The FGC was always about the grassroots. We started in arcades where each local scene had its own sets of games they played, their jargon and their ways to play fighting games. It then grew, linking many local scenes around one local tournament. The ‘B Series’ started as a Californian event, before being the global event that EVO is today, and fighting game pro-circuits curated by publishers only started in the mid-2010s. Much later after the first global events that the FGC had. Fundamentally, the FGC built themselves in a ‘Bottom-Up’ structure.
Meanwhile, just like the graphics shows, Riot made League of Legends a global sport, before being local. They took a ‘Top-Down’ approach, and they did it by controlling every single step and every one of their divisions. This isn’t a standardized model since both Counter-Strike and DotA proved to be a very successful eSport without the constant control of Valve over their Intellectual Properties.
That fundamental difference between how the FGC operates as a community and how Riot operates as a company can be easily shown by what can or cannot be done to their respective players. Within the FGC, a player can play and compete in as many games as they want, regardless of the concerned publisher(s). On the other side, Riot will impose exclusive contracts with the professional players within their franchised leagues.
In this situation, even Riot sort of tied their own hands. If they were willing to make exceptions for the FGC, and solely for “Project L”, what message would that send to the League of Legends community that had their own grassroots initiatives being shut down by the publisher?
“Follow the money”.
Even towards third-party event organizers, Riot has one of the strictest rules of event organization, not allowing the event to host any other events than the ones made by Riot. Which is in a complete mismatch with how the FGC operates for 20 years. You just have to watch EVO during the Sunday finals to see WB Games, Bandai Namco, Capcom and Nintendo share the spotlight with their respective IP’s for 8 hours.
What makes me the most pessimistic is the balance of power between those two entities. As an eSport genre, fighting games are not as profitable as MOBAs and FPS are, not by a long shot. The genre’s Return of Investment (ROI) is very low and only a fraction of the top fighting game players in the world can pretend to be full-time professional players.
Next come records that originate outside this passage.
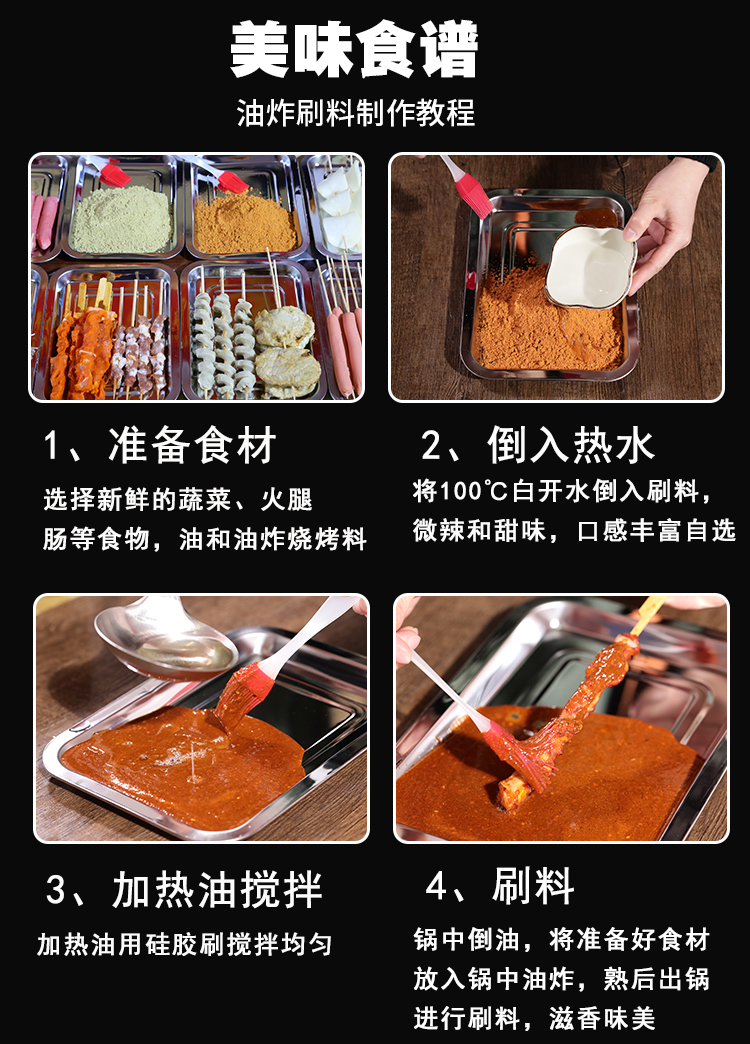 美味食谱

油炸刷料制作教程

1、准备食材

选择新鲜的蔬菜、火腿肠等食物，油和油炸烧烤料

2、倒入热水

将100℃白开水倒入刷料，微辣和甜味，口感丰富自选

3、加热油搅拌

加热油用硅胶刷搅拌均匀

4、刷料

锅中倒油，将准备好食材放入锅中油炸，熟后出锅进行刷料，滋香味美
The FGC has almost no leverage to pull against a mastodon like Riot/Tencent. They can push no demands that Riot cannot refuse. They can just steamroll their way into the genre, impose their calendars, their contracts, their will, and players would have no other choice but to comply. This would be harsh for other publishers if this were to happen because not even Capcom can stop most of their Premier events from having main-events like Tekken or Mortal Kombat with them.
David against Goliath.
Any communities, especially competitive gaming, need a consistent arrival of new players, willing to learn and invest in their respective scenes. That’s also what every publisher invested in esports want to do with their competitive IP’s. With a lack of incentives coming from the FGC, and despite its diversity, the community might face the biggest drought of community investment, ever. I’m not talking about simply playing fighting games, but going in community-made fighting game events, support local scenes, etc.
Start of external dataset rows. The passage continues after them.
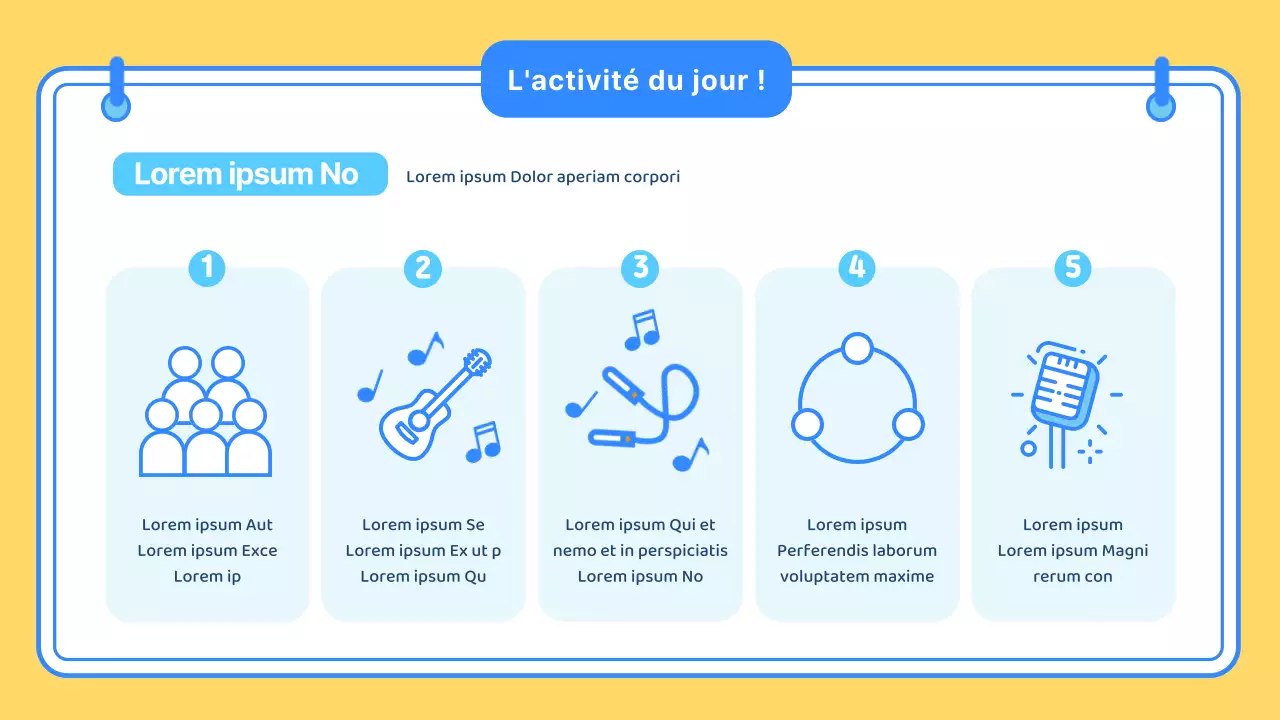 L'activité du jour !

Lorem ipsum No

Lorem ipsum Dolor aperiam corpori

1

Lorem ipsum Aut
Lorem ipsum Exce
Lorem ip

2

Lorem ipsum Se
Lorem ipsum Ex ut p
Lorem ipsum Qu

3

Lorem ipsum Qui et
nemo et in perspiciatis
Lorem ipsum No

4

Lorem ipsum
Perferendis laborum
voluptatem maxime

5

Lorem ipsum
Lorem ipsum Magni
rerum con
Nobody should expect Riot to care about the FGC’s needs. They’re a company, wanting to make and control sports. It would be naïve to think that even the Cannon twins could pressure them for doing more down-to-earth organizations. Riot never proved they can operate that way.
With the resources Tencent can allow to the project, Riot’s management oversees its eSports pro-scenes, and the FGC’s fragile state, I tend to believe that “Project L” has the potential to end the FGC as we know it. And there’s not a lot of things that the FGC can do about it. As a player and an eSports enthusiast, I’m excited about the project’s potential, and where it can lead fighting game esports moving forward. But I fear that the FGC, and especially its history and principles, might be shrunk down even more, or just simply disappear.